(Consigne A):
Dans l'extrait fourni, relevez les différents supports entre lesquels alterne The Wild One.
(Consigne B):
Reprenez le passage de l'extrait fourni qui commence par « Réalisateur, scénariste et » et se poursuit jusqu'à « cinéaste à contre-courant. », en substituant « sensible » à « intimiste ».

╭─ Extrait fourni

CINÉMA

« The Wild One » – Jack Garfein, l’inclassable

The Wild One
© Petite Maison Production

Réalisateur, scénariste et producteur, Jack Garfein fait partie de ces précurseurs qui sont longtemps restés dans l’ombre. En 2015, la réalisatrice Tessa Louise-Salomé le rencontre à New York. The Wild One, son premier documentaire cinématographique, dresse un portrait intimiste et authentique d’un cinéaste à contre-courant.

The Wild One : la contraction des titres des deux longs-métrages de Jack Garfein, The Strange One (1957) et Something Wild (1961), décrit fort à propos cet homme qui n’a cessé de se battre contre différents rejets sociaux. Comme pour d’autres, drames et succès ont jalonné sa vie et façonné ses perspectives artistiques. À une enfance brisée par la Shoah succède une carrière que balaye en partie le consensus hollywoodien des années 60. En fond, des relations familiales et amoureuses parfois tumultueuses touchent personnellement le cinéaste. Garfein aurait pu flancher. The Wild One montre à l’inverse un personnage à l’optimisme et au sourire désarmants. L’on se demande alors d’où lui vient cette force. Tessa Louise-Salomé ne cherche pas à donner une réponse unanime : elle raconte une sensibilité. Son documentaire est ainsi une véritable immersion dans les émotions et réflexions d’un artiste qui tente d’unifier ses mille visages.

Un chassé-croisé temporel et émotionnel

Structurellement, The Wild One alterne entre les séquences d’une interview-fleuve de Jack Garfein, des plans filmés lors du tournage mais aussi des vidéos d’archives. Cette diversité de supports permet de rythmer le long-métrage qui, s’il n’est pas linéaire, reste cohérent et équilibré. Visuellement, c’est audacieux. Et innovant. Si l’on en doutait – documentaire et septième art sont encore trop peu placés sur le devant de la scène, la réalisatrice montre que ce genre a toute sa place au cinéma. Ici, le format documentaire se moule avec justesse au service du récit livré par Garfein et les quelques membres de son entourage présents pour témoigner. C’est là tout l’intérêt du genre : mettre le réel en images. Au cinéma, cela s’accompagne de visuels denses, d’angles originaux et de grandes profondeurs de champ permettant de donner de l’ampleur à l’objet choisi. Tessa Louise-Salomé manie ces différents éléments avec habileté.

╰─
╭─ Enregistrements

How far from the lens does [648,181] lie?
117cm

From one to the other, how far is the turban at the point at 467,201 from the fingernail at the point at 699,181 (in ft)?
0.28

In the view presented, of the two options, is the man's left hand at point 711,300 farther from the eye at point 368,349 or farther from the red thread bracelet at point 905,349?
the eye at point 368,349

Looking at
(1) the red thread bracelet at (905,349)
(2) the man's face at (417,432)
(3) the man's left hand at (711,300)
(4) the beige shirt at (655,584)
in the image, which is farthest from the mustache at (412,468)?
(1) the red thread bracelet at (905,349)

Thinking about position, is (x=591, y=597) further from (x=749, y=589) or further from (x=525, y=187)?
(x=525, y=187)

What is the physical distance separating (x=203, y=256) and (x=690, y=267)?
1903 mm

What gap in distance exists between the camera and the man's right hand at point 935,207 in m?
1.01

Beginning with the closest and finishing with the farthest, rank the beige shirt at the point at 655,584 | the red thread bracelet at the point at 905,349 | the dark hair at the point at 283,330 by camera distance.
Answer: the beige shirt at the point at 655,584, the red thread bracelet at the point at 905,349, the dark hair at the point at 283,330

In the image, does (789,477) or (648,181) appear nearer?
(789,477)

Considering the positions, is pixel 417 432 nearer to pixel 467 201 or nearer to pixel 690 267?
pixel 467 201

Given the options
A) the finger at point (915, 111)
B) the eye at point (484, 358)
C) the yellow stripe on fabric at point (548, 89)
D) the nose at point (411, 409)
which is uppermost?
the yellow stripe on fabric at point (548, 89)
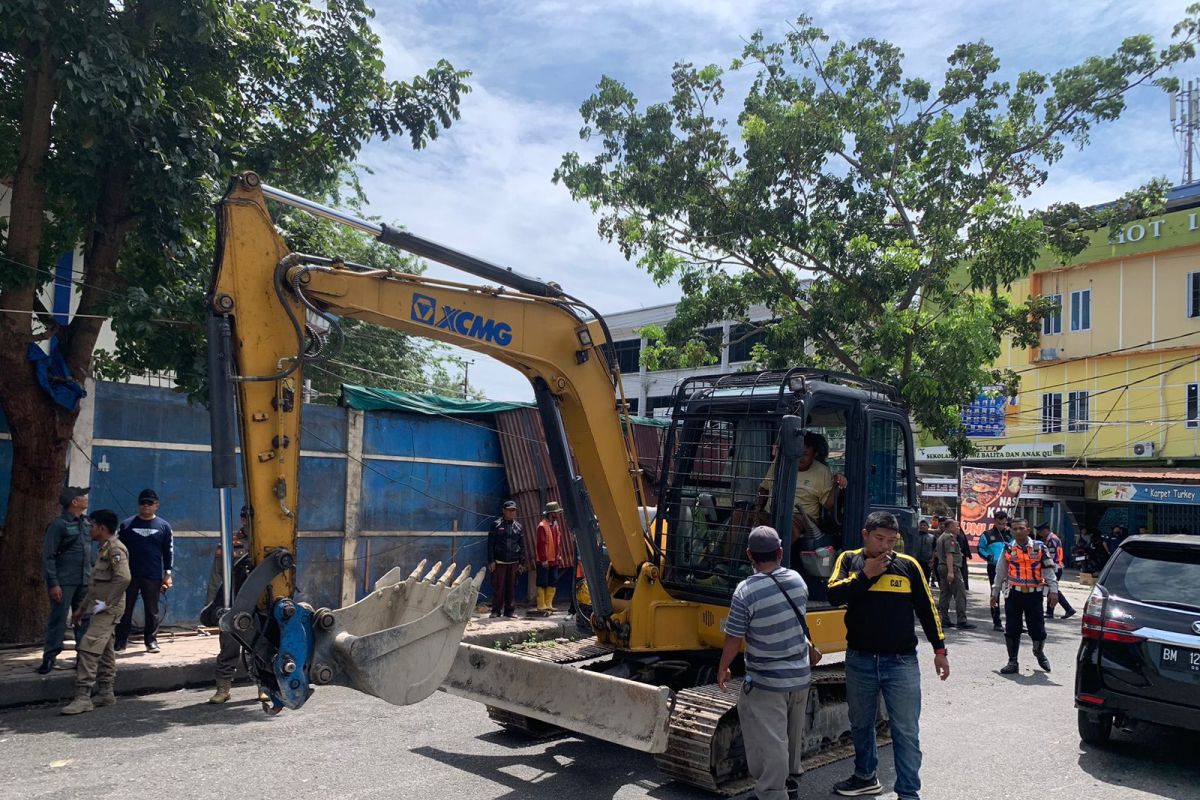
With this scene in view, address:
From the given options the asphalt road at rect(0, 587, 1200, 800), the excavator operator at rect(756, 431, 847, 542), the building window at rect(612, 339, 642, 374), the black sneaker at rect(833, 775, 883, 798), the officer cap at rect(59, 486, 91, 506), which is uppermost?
the building window at rect(612, 339, 642, 374)

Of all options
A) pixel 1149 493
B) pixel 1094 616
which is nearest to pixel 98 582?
pixel 1094 616

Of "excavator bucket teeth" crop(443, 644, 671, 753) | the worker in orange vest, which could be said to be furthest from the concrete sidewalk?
the worker in orange vest

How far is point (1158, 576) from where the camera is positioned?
6.96 m

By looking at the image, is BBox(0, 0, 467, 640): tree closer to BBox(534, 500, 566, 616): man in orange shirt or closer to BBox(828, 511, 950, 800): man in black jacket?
BBox(534, 500, 566, 616): man in orange shirt

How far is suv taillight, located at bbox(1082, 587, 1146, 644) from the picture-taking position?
6.69 m

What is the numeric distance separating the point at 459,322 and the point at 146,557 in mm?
5343

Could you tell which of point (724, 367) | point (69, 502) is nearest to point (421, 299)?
point (69, 502)

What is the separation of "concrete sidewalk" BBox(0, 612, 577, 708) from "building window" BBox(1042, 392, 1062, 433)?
25560mm

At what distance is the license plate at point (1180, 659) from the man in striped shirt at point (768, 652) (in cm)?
297

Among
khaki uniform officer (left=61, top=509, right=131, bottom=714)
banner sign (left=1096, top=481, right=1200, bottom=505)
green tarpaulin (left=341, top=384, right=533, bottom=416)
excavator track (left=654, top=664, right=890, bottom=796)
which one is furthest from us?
banner sign (left=1096, top=481, right=1200, bottom=505)

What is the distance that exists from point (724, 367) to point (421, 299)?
29.0m

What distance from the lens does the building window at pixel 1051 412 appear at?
31.0 m

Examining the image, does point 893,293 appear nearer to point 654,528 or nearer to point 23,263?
point 654,528

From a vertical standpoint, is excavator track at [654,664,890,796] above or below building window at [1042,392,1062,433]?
below
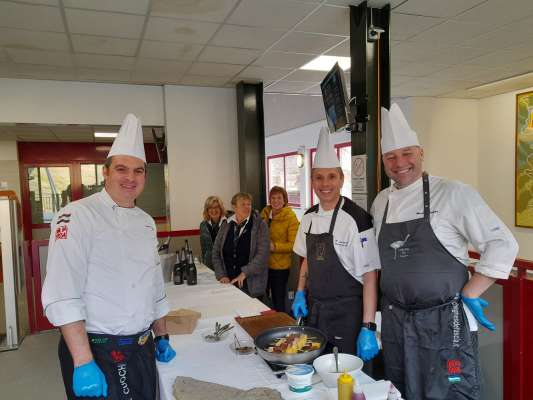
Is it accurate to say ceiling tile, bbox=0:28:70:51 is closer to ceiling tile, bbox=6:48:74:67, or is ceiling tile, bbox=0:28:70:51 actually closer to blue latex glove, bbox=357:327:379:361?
ceiling tile, bbox=6:48:74:67

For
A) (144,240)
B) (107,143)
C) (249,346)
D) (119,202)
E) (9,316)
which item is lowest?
(9,316)

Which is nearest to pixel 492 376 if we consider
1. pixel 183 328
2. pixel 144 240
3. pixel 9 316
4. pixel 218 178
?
pixel 183 328

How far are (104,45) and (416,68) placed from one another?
346 centimetres

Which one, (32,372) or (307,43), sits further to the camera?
(307,43)

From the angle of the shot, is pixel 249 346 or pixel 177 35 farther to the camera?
pixel 177 35

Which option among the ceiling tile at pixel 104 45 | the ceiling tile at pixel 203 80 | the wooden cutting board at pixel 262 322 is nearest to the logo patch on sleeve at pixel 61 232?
the wooden cutting board at pixel 262 322

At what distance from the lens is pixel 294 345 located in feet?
5.60

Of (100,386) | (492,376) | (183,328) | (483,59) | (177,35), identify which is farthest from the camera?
(483,59)

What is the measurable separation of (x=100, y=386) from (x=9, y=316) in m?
3.32

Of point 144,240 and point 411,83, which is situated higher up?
point 411,83

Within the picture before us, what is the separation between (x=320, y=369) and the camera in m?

╰─

(Réponse rédigée A):
- les séquences d'une interview-fleuve de Jack Garfein
- des plans filmés lors du tournage
- des vidéos d'archives

(Réponse rédigée B):
Réalisateur, scénariste et producteur, Jack Garfein fait partie de ces précurseurs qui sont longtemps restés dans l’ombre. En 2015, la réalisatrice Tessa Louise-Salomé le rencontre à New York. The Wild One, son premier documentaire cinématographique, dresse un portrait sensible et authentique d’un cinéaste à contre-courant.